SOURCE DOCUMENT -

The metals caps are called bridging clips and the panel is called a 66 block, just FYI.  If you have access to a toner (a device that will allow you inject a tone onto the wire) this will allow you to trace the cable all the way through to make sure that the correct jacks are the ones cross connected.

If you are sure that the cables are the correct ones the break could be anywhere including at the jack themselves.  One thing that may help is to unscrew the jack and try and describe the termination and we may be able to provide more info as far as what to trouble shoot next.
Avatar of Rob Williams
66 blocks are not intended for network use, but rather telephone as pointed out by lourite. They also use a different pin out configuration called USOC, as opposed to CAT5/network which uses TIA/EIA 568 A or B
Good chance the cable installer has connected the pins for telephone (3,4,5,& 6) rather than those for network (1,2,3&6).

LIST OF TASKS -
1. In the wiring discussion above, what name is given to the metal caps on the panel?
2. Resume the discussion of 66 blocks and network wiring above, starting right after its last sentence.

COLLECTED DATA -
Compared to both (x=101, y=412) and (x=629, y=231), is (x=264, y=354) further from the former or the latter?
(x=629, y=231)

ANSWERS -
1. Bridging clips.

2.
If you are "shorting" these out for a direct connection, 1,2 and 3,6 also need to be "crossed over". Regardless, unless using proper CAT5 termination and cabling components you will not be able to connect at 100mbps, but rather 10mbps at best. Network cabling is very fussy compared to telephone.
Why do you want to directly connect the two rooms? Doing so would mean each of those rooms are disconnected from anything else in the house.

Are you trying to set up something like a Cable or DSL modem in one room, and access it from another room?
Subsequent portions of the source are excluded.